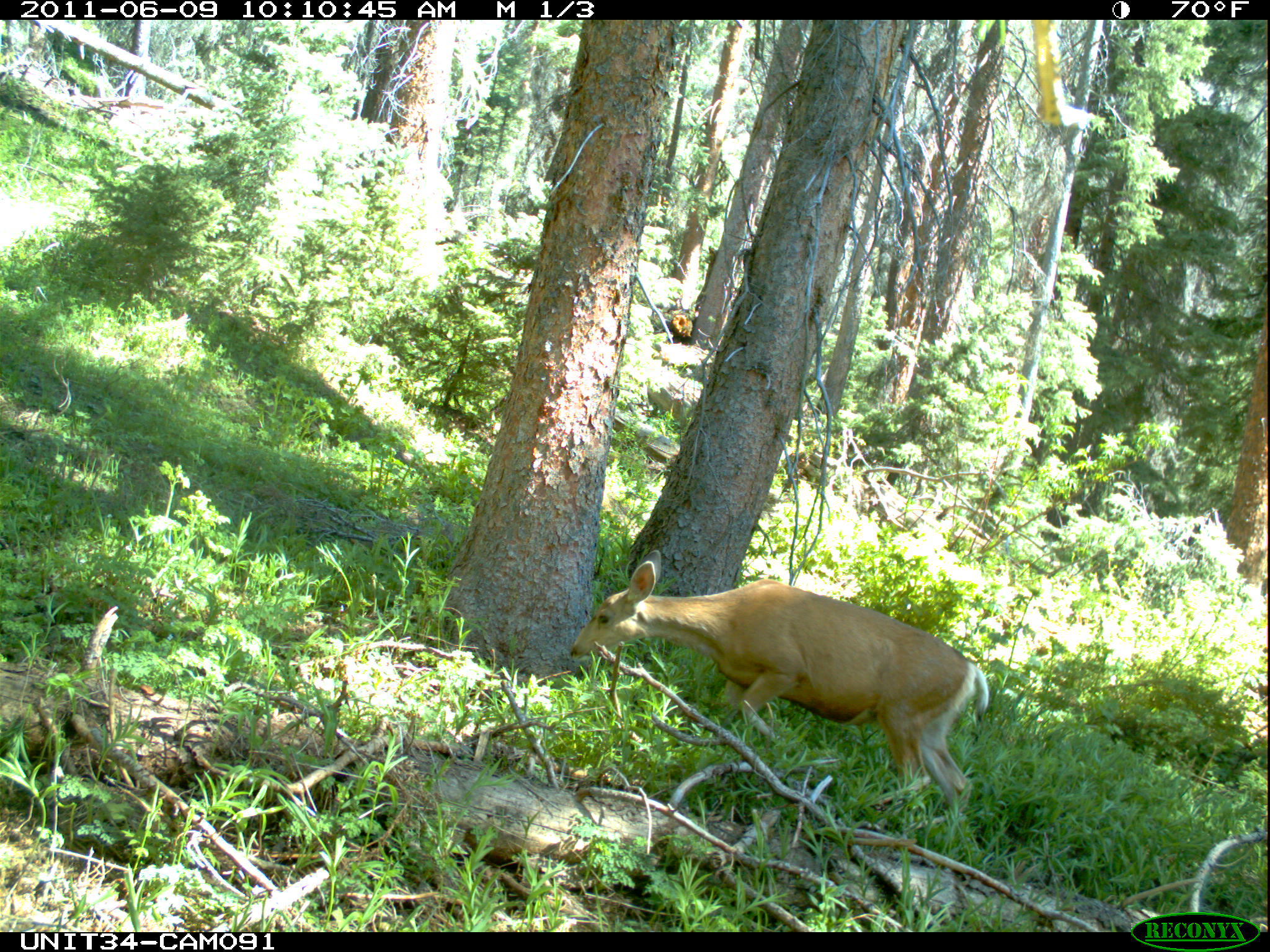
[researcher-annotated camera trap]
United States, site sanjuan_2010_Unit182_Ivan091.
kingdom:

--

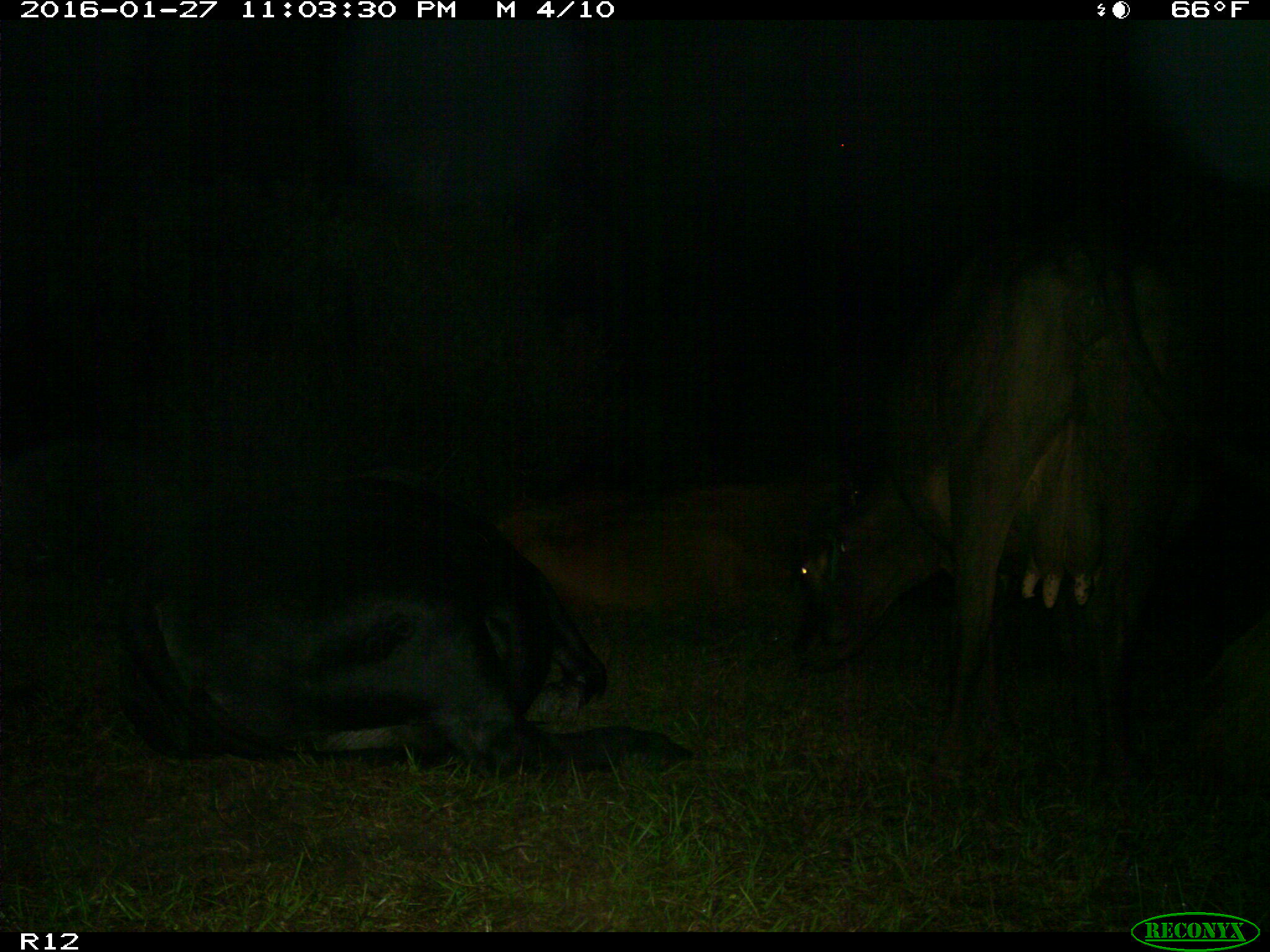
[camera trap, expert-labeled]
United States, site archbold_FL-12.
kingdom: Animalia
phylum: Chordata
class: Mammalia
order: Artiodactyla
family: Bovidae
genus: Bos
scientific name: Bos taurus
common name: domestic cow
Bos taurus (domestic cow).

--

Problem statement:
Among the lines of the material, find those holding the word "camera" and return them.

Answer to this problem:
[researcher-annotated camera trap]
[camera trap, expert-labeled]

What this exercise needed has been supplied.